* PROBLEMA BREVE A: Según el pasaje citado sobre la niñez en Concón, ¿por qué la familia se adueñó de esa casa? Contesta en una a tres oraciones.

━━━━━ PASAJE CITADO ━━━━━

Cinco años. Concón.Vida de okupa.

Cuando le preguntan por los primeros recuerdos de su niñez, la mente de Sebastián Sichel Ramírez (1977), por entonces Sebastián Iglesias Ramírez, se transporta de inmediato a la localidad costera de la Quinta Región en donde la vida del niño, entre los 5 y 12 años, tuvo como refugio una casa ajena que fue tomada como propia.

No está claro, pero al parecer se trataba de una vivienda que pertenecía a unos exiliados que habían dejado el país, por lo que el grupo familiar —mamá, papá postizo y hermana tres años y medio menor— simplemente se adueñó de una propiedad que, en realidad, era una carcasa vacía en su interior. Un hogar sin luz, sin agua, sin refrigerador, sin baño, con ventanas tapadas con plásticos que parecían inhalar y exhalar con cada movimiento del viento, en donde se cocinaba al fuego de unos palos y un lugar donde entraba, salía, se quedaba, bebía, peleaba y se intoxicaba gente extraña. En ese entrar y salir de gente, sí hubo un integrante que se sumó al grupo familiar de manera permanente y más apacible: «Kayser», un perro callejero que los acompañó por largo tiempo.

A fin de cuentas, ese espacio de tres piezas, más que casa, parecía ser una especie de refugio improvisado en algún lugar indómito en donde la familia —y quien quisiera— podía guarecerse. De hecho, cuando llegaron al inmueble, todos se acomodaron durante un tiempo en una de las piezas y luego se fueron distribuyendo a medida que iban sumando mejoras. Y el primer WC llegó gracias a uno que encontraron tirado en un vertedero cercano.

Ahí, en un contexto de vida familiar precaria, disfuncional y violenta, la existencia del pequeño tuvo un sello especialmente marcador que lo acompañaría de por vida: la ausencia de luz.

━━━━━ INFORMACIÓN EXTRAÍDA ━━━━━

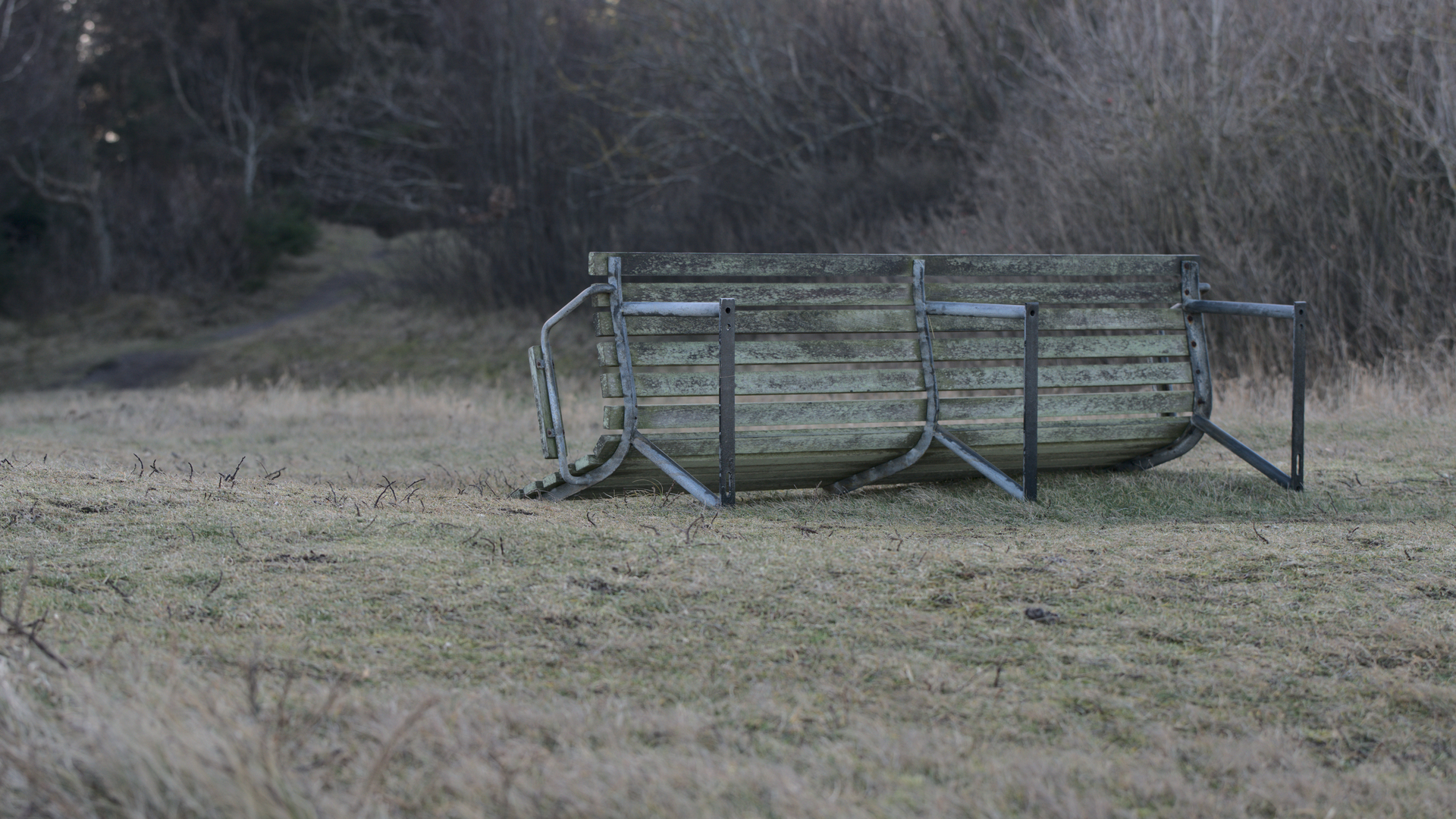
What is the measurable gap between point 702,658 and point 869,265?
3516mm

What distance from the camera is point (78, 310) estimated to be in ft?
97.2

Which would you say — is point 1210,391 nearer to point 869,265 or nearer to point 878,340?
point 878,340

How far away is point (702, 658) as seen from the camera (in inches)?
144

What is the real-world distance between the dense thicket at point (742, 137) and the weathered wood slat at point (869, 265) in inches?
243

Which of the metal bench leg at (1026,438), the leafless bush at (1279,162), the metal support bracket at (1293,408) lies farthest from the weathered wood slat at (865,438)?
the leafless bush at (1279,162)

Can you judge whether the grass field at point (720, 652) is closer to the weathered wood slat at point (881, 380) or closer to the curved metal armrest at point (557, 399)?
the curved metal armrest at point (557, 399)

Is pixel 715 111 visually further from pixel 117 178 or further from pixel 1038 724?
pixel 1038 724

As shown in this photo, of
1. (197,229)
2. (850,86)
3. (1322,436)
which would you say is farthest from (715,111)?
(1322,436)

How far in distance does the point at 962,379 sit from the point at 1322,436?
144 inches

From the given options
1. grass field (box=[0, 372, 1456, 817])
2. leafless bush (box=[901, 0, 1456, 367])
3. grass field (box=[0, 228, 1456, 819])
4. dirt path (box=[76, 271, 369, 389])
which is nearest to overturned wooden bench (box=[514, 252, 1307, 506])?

━━━━━

* PROBLEMA BREVE B: En el listado, desde la línea que contiene "How far away" hasta el final del listado, cambia "weathered wood slat" por "worn wooden plank" y deja todo lo demás igual. Entrega solo esas líneas.

* RESPUESTA CORRECTA A: Al parecer, la casa pertenecía a unos exiliados que se habían ido del país, así que la familia simplemente se adueñó de ella. El pasaje aclara que esto no está del todo claro.

* RESPUESTA CORRECTA B:
How far away is point (702, 658) as seen from the camera (in inches)?
144

What is the real-world distance between the dense thicket at point (742, 137) and the worn wooden plank at point (869, 265) in inches?
243

Which of the metal bench leg at (1026,438), the leafless bush at (1279,162), the metal support bracket at (1293,408) lies farthest from the worn wooden plank at (865,438)?
the leafless bush at (1279,162)

Can you judge whether the grass field at point (720, 652) is closer to the worn wooden plank at point (881, 380) or closer to the curved metal armrest at point (557, 399)?
the curved metal armrest at point (557, 399)

Is pixel 715 111 visually further from pixel 117 178 or further from pixel 1038 724?
pixel 1038 724

As shown in this photo, of
1. (197,229)
2. (850,86)
3. (1322,436)
which would you say is farthest from (715,111)?
(1322,436)

How far in distance does the point at 962,379 sit from the point at 1322,436?
144 inches

From the given options
1. grass field (box=[0, 372, 1456, 817])
2. leafless bush (box=[901, 0, 1456, 367])
3. grass field (box=[0, 228, 1456, 819])
4. dirt path (box=[76, 271, 369, 389])
which is nearest to overturned wooden bench (box=[514, 252, 1307, 506])?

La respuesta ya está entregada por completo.